## [Task to carry out]
Reproduce the entries below word for word, beginning with the line that contains "How much separation" and continuing through the final line of the entries, with both of those lines included.

:::

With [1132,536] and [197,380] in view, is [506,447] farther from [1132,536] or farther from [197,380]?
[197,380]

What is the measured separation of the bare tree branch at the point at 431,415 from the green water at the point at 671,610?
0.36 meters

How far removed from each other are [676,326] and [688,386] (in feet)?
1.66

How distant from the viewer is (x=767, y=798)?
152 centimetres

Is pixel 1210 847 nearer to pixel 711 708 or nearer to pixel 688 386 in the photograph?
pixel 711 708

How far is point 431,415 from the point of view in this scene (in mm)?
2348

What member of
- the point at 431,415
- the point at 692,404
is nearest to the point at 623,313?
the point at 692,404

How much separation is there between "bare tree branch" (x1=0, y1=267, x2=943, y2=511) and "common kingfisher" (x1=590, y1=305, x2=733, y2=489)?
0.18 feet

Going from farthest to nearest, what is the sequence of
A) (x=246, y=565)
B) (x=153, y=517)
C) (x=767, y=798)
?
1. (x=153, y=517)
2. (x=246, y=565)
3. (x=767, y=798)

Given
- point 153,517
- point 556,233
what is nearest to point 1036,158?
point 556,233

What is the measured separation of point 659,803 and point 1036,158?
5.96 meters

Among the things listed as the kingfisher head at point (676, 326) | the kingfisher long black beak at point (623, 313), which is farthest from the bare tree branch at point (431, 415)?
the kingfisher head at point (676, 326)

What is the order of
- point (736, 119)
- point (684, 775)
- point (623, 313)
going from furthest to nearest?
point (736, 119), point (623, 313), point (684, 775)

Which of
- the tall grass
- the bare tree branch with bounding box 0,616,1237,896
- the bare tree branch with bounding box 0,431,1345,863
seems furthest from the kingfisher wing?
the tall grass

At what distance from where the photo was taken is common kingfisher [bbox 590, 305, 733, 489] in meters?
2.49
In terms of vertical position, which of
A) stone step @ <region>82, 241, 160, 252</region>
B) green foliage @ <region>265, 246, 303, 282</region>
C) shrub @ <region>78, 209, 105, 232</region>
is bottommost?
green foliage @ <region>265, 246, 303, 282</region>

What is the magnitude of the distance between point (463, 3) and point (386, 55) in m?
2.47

:::

## [Full response]
How much separation is there between "bare tree branch" (x1=0, y1=267, x2=943, y2=511) and "common kingfisher" (x1=590, y1=305, x2=733, y2=489)?
0.18 feet

Going from farthest to nearest, what is the sequence of
A) (x=246, y=565)
B) (x=153, y=517)
C) (x=767, y=798)
?
1. (x=153, y=517)
2. (x=246, y=565)
3. (x=767, y=798)

Given
- point 153,517
- point 556,233
what is nearest to point 1036,158?
point 556,233

What is the measured separation of point 659,803 and point 1036,158?
5.96 meters

Among the things listed as the kingfisher head at point (676, 326) | the kingfisher long black beak at point (623, 313), which is farthest from the bare tree branch at point (431, 415)?
the kingfisher head at point (676, 326)

What is the order of
- point (736, 119)
- point (684, 775)
- point (623, 313)
going from furthest to nearest?
point (736, 119), point (623, 313), point (684, 775)

Which of
- the tall grass
- the bare tree branch with bounding box 0,616,1237,896
- the bare tree branch with bounding box 0,431,1345,863
seems furthest from the kingfisher wing?
the tall grass

At what distance from where the photo was taken is common kingfisher [bbox 590, 305, 733, 489] in meters?
2.49
In terms of vertical position, which of
A) stone step @ <region>82, 241, 160, 252</region>
B) green foliage @ <region>265, 246, 303, 282</region>
C) shrub @ <region>78, 209, 105, 232</region>
is bottommost?
green foliage @ <region>265, 246, 303, 282</region>

What is the magnitude of the distance between point (463, 3) and point (386, 55) in m?
2.47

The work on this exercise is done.